- Texte extrait:
........

PLACE PUBLIQUE > Le Plh de Rennes Métropole relève, selon vous, d’une approche « systé- mique ». Que recouvre ce terme?

GUY POTIN > Avant de vous répondre, une autre question me vient, qui est de savoir pourquoi cela fonctionne plutôt bien à Rennes, et pas au niveau national. La réponse est qu’ici, il y a une politique! Au niveau national, en revanche, l’habitat obéit à une succession de programmes ou de plans techniques, environnementaux, fiscaux, qui ne forment pas un tout et qui répondent à des objectifs divers, voire contradictoires. Or une politique de l’habitat, pour être efficace, doit répondre à un certain nombre de questions. À Rennes, au début des années 2000, nous étions confrontés à un fort développement démographique et à une forte chute de la construction. Or l’habitat fait partie de notre projet d’agglomération, il en est un élément primordial. L’accueil est un élément moteur de la qualité de vie et de l’attractivité du territoire. Nous devons nous interroger: qui voulons nous et qui devons nous loger? Quelles sont les capacités contributives des ménages? Quelle est l’ampleur des manques et des écarts constatés entre ce que propose le marché ou les produits à loyer encadrés et les possibilités réelles des ménages? C’est la réponse à toutes ces questions et l’analyse des causes des dysfonctionnements, dans une approche systémique, c’est à dire globale, qui constitue le programme local de l’habitat.

........

- Enregistrements listés:

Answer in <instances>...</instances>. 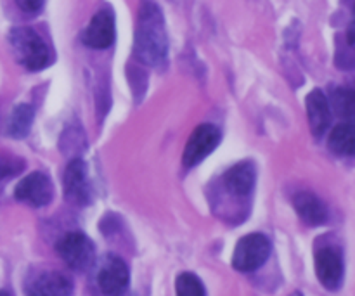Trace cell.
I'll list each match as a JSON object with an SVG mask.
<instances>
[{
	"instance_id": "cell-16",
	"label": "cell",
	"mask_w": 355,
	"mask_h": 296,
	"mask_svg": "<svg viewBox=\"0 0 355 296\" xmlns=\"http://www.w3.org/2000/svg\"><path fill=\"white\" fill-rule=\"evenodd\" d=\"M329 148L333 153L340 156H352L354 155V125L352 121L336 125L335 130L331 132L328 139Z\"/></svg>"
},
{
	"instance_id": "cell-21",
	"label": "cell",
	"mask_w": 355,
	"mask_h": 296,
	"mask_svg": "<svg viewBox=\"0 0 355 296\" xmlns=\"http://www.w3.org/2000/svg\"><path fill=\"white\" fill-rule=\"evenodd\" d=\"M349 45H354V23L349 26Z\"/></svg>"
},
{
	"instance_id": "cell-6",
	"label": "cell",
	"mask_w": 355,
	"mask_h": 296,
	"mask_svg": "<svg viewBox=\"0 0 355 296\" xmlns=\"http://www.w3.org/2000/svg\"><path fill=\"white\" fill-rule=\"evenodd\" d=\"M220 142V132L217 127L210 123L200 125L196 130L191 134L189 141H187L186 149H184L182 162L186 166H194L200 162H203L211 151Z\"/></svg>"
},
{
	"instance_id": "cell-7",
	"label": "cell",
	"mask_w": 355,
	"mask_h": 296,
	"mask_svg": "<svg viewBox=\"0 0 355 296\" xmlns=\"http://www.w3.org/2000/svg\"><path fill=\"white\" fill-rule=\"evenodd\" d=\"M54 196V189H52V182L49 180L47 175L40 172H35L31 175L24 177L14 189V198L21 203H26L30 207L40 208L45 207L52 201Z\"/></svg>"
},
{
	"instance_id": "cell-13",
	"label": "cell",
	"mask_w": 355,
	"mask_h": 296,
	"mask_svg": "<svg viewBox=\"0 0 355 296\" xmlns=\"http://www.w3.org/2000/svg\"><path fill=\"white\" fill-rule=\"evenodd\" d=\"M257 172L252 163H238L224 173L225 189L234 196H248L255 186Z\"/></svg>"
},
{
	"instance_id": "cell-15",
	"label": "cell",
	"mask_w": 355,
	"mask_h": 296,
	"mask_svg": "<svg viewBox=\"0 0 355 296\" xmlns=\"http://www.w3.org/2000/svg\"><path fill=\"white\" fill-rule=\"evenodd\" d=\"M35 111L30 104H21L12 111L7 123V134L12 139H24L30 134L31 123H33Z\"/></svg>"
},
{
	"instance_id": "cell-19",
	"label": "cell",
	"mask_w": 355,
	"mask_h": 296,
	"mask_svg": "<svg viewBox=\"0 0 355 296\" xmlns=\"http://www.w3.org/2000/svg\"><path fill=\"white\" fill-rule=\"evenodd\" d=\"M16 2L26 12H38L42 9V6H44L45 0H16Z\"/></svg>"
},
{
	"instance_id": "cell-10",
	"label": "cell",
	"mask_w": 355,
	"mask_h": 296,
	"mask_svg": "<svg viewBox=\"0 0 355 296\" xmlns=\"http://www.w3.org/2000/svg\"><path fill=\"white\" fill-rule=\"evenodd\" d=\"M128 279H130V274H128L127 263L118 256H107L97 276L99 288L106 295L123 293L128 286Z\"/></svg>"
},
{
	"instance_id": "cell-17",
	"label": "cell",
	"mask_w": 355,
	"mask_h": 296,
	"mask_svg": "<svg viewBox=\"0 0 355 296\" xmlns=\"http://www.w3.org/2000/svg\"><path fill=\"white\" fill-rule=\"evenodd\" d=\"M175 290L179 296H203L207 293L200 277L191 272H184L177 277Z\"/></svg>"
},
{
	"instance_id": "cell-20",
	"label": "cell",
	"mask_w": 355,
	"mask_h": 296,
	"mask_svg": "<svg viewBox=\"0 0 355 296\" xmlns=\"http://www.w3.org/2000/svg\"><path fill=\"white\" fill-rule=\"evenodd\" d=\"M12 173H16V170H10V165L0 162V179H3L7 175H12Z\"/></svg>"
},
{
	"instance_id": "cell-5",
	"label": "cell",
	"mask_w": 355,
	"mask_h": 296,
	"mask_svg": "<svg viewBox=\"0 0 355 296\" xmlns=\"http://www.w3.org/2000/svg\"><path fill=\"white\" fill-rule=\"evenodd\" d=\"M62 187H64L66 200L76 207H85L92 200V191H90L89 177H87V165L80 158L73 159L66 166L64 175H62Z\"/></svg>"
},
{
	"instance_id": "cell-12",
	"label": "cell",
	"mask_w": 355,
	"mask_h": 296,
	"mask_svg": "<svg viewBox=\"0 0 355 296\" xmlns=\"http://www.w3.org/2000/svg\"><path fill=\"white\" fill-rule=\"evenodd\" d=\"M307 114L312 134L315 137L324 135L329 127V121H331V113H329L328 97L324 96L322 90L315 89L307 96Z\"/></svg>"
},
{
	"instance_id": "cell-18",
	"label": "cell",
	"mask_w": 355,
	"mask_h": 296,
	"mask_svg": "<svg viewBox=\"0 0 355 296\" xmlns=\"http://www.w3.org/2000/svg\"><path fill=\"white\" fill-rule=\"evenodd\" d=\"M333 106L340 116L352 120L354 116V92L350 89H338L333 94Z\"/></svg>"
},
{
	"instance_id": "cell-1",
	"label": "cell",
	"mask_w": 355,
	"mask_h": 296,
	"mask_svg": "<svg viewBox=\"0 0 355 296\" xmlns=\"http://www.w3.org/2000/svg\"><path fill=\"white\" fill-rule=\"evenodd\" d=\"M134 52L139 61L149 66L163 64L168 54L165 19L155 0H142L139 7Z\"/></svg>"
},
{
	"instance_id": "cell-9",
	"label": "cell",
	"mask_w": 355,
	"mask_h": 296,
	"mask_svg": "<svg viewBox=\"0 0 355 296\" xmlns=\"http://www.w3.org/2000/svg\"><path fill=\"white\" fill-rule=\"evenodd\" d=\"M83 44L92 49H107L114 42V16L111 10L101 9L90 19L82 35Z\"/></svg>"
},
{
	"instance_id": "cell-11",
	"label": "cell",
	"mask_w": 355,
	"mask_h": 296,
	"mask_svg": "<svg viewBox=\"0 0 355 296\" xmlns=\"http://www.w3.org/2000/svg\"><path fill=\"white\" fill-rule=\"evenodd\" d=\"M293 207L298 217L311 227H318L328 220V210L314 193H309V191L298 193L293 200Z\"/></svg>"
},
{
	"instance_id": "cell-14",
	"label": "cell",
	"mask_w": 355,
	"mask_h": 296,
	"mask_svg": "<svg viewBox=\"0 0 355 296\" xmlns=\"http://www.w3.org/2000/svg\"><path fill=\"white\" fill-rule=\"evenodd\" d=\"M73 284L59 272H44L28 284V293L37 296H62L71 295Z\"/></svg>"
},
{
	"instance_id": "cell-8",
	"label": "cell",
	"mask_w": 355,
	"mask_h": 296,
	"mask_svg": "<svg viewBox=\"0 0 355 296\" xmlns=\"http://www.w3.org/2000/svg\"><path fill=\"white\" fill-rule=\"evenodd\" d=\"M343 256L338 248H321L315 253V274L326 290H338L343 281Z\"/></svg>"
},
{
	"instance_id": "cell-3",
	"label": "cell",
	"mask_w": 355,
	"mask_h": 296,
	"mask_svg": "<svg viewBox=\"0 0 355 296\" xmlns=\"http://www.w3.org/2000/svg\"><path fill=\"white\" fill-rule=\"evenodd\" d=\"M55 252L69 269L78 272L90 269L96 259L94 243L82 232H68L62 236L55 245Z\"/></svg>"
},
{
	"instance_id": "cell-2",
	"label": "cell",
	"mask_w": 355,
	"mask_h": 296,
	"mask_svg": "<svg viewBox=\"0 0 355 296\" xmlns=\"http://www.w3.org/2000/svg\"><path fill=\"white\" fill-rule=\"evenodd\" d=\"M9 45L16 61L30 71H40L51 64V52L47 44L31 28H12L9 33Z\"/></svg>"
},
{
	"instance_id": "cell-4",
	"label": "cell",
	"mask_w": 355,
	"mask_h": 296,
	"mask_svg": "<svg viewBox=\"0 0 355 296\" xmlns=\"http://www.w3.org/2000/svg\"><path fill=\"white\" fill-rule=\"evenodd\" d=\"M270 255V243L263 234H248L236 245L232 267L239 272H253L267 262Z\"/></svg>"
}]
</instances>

........

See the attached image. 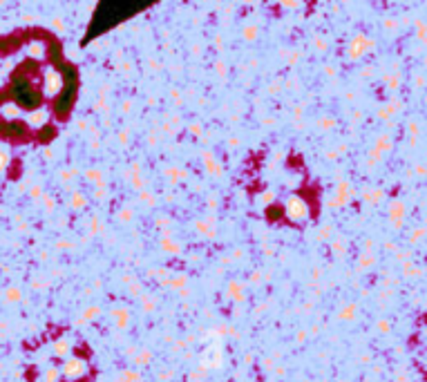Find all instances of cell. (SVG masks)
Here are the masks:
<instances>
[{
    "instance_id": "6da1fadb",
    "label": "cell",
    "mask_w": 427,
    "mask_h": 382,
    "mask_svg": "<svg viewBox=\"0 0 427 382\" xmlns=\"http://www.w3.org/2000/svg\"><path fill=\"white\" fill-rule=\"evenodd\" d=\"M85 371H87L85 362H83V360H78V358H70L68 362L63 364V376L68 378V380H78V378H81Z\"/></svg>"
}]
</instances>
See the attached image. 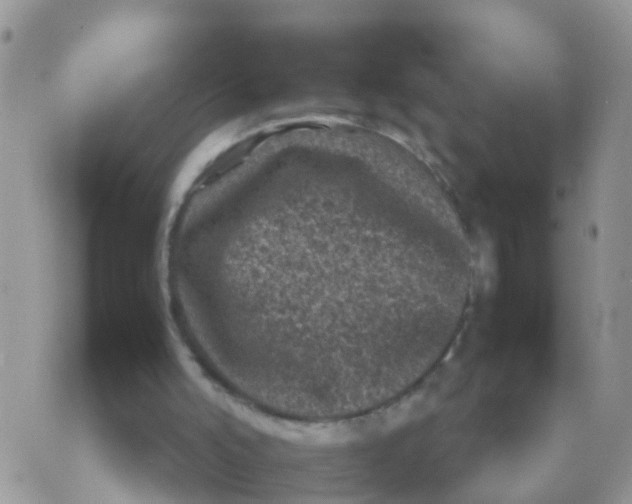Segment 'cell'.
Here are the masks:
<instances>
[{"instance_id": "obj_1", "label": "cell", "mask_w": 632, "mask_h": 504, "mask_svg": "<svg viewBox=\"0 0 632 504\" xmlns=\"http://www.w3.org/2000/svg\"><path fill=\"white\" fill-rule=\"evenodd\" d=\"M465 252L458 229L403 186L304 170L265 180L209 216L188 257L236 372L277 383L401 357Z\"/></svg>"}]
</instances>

........

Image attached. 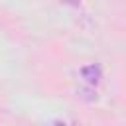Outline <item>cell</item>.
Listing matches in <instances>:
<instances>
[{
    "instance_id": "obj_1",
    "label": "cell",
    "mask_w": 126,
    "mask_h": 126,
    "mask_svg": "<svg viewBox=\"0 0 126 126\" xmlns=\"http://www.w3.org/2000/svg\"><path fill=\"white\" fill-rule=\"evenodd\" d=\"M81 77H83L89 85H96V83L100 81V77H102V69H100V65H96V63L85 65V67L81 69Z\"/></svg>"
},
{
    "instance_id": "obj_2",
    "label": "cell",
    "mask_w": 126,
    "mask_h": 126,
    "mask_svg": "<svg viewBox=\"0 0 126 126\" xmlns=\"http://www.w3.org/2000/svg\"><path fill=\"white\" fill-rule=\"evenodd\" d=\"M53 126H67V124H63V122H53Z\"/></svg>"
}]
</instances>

........

- Objectif A:
Dans le texte extrait sur la politique de l'habitat à Rennes, relevez les qualificatifs que Guy Potin applique aux programmes ou plans qui régissent l'habitat au niveau national.
- Objectif B:
Poursuivez le texte sur la politique de l'habitat à Rennes à partir de sa dernière phrase.

- Réponse attendue A:
- techniques
- environnementaux
- fiscaux

- Réponse attendue B:
PLACE PUBLIQUE > Les politiques précédentes ont donc échoué?

GUY POTIN >
Une politique de l’habitat n’est jamais terminée une fois pour toutes ! Elle est soumise sans arrêt à des évolutions qui ont des impacts assez lents. Ainsi, au début des années 2000, on commence seulement à percevoir les conséquences de la modification des modes de financement du logement social intervenues en 1995. C’est là qu’intervient l’approche systémique dont je parlais à l’instant: il faut interroger l’ensemble des segments de l’habitat, pas seulement le logement des plus défavorisés. Il est important de savoir comment les actifs en mobilité peuvent se loger, comment les jeunes ménages peuvent accéder à la propriété… Du logement le plus social au logement libre, tout est lié. Car comme le rappelait récemment Patrick Doutreligne, le délégué général de la Fondation Abbé Pierre: « une politique de l’habitat qui ne serait que pour les pauvres ne serait qu’une pauvre politique ».

PLACE PUBLIQUE > Sur quels leviers agir ?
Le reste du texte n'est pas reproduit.